** Start **
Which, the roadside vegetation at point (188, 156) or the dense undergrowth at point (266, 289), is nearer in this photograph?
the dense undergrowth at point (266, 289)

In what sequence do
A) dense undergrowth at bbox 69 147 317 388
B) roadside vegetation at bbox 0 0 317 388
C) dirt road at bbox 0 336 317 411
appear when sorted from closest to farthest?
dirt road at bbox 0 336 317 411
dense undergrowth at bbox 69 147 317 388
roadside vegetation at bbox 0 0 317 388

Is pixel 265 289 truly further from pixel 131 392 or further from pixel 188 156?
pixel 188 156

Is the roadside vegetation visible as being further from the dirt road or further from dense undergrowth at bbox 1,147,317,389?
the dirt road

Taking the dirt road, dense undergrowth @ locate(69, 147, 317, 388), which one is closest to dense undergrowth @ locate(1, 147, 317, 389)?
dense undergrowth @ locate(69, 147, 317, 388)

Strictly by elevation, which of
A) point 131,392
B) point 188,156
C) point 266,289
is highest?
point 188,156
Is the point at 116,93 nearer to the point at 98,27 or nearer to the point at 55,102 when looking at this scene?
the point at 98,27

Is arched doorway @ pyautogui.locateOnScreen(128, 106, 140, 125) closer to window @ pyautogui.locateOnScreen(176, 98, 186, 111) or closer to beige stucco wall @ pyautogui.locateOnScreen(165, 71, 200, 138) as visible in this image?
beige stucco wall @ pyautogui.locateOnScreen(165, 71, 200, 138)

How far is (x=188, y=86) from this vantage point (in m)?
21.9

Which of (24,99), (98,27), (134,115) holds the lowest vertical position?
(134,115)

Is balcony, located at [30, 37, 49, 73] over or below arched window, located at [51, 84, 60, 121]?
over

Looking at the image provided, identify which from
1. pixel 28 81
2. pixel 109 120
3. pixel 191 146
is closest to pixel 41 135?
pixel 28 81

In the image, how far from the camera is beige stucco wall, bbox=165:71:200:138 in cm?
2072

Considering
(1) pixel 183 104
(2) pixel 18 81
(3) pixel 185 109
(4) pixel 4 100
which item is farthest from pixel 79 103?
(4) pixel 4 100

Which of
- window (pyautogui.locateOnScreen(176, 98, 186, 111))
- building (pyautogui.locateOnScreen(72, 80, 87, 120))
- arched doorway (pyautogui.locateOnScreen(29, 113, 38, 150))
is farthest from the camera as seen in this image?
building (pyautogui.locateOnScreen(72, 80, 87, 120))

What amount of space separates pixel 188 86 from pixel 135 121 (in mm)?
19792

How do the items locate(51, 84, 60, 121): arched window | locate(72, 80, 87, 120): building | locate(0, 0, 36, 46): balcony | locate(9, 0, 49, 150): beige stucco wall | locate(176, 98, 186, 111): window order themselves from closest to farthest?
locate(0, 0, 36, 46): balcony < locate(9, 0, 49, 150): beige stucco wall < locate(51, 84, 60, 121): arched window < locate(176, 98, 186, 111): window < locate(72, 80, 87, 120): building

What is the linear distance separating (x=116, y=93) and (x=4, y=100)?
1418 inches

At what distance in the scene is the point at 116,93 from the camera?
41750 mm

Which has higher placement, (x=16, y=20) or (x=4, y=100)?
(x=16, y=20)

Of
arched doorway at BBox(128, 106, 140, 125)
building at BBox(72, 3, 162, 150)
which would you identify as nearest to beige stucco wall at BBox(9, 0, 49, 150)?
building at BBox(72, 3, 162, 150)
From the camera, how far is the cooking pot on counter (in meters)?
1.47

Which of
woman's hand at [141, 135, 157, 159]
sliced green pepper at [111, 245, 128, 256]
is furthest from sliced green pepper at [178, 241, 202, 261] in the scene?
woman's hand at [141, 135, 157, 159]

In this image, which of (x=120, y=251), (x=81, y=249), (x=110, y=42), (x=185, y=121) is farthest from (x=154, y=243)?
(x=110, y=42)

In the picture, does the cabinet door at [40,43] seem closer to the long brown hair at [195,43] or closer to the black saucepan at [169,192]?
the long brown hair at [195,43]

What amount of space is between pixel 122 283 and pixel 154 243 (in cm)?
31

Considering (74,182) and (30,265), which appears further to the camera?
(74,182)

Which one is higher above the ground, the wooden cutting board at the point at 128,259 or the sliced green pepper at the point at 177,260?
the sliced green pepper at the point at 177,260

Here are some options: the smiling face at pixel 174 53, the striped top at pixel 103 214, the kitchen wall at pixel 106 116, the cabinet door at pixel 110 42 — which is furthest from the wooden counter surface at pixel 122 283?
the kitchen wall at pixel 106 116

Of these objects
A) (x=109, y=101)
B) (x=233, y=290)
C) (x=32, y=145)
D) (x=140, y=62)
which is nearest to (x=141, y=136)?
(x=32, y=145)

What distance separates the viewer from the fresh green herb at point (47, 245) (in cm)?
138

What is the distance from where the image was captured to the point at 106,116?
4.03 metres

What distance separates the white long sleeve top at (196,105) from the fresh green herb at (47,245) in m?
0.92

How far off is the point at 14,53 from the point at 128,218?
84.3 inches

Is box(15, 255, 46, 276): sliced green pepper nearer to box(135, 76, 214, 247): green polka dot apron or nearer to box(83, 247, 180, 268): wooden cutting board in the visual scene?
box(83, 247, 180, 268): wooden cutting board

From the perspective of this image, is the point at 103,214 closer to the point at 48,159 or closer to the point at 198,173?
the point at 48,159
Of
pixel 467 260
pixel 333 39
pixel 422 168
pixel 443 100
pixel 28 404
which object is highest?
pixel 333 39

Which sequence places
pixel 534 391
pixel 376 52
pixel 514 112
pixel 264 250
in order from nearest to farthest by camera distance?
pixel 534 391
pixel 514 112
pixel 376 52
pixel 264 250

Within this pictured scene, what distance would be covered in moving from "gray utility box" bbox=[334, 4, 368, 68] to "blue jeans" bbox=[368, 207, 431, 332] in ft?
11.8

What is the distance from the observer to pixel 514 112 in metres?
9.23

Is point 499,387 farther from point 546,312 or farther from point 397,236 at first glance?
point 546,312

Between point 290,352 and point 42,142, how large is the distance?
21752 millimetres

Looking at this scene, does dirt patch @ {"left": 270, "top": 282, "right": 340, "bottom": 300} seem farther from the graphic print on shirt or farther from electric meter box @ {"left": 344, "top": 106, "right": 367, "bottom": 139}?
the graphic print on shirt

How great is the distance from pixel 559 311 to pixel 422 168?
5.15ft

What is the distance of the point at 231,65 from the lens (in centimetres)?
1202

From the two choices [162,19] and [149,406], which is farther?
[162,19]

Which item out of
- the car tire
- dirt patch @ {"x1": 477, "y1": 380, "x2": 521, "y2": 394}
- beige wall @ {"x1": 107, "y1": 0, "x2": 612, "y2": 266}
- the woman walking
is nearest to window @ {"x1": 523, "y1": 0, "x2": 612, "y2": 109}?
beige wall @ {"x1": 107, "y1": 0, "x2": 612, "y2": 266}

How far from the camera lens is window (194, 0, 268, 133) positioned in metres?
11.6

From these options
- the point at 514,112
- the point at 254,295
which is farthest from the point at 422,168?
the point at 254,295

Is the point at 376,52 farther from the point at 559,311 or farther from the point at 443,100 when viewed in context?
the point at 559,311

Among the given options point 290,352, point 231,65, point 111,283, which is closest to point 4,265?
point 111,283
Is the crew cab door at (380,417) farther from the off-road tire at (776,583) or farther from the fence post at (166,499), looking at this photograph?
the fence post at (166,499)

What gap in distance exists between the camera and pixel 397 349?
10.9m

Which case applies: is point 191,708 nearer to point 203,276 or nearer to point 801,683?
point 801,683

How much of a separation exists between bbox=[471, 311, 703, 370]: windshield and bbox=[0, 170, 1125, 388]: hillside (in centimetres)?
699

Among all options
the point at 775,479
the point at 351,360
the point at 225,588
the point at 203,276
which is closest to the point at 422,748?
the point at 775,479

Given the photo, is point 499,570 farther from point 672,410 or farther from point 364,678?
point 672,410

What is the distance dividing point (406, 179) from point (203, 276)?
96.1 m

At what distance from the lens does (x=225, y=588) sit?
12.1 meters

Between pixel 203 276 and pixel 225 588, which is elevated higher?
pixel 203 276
** End **
Give back the lines of the listing from the one with "Which case applies: is" through the end, both included, exactly as written and with nothing added.

Answer to this exercise:
Which case applies: is point 191,708 nearer to point 203,276 or nearer to point 801,683?
point 801,683

How much of a separation exists between bbox=[471, 311, 703, 370]: windshield and bbox=[0, 170, 1125, 388]: hillside (in centimetres)?
699

Among all options
the point at 775,479
the point at 351,360
the point at 225,588
the point at 203,276
which is closest to the point at 422,748?
the point at 775,479

Given the photo, is point 499,570 farther from point 672,410 or farther from point 364,678?
point 672,410

What is the distance dividing point (406, 179) from point (203, 276)?
96.1 m

At what distance from the lens does (x=225, y=588) sit?
12.1 meters

Between pixel 203 276 and pixel 225 588, which is elevated higher?
pixel 203 276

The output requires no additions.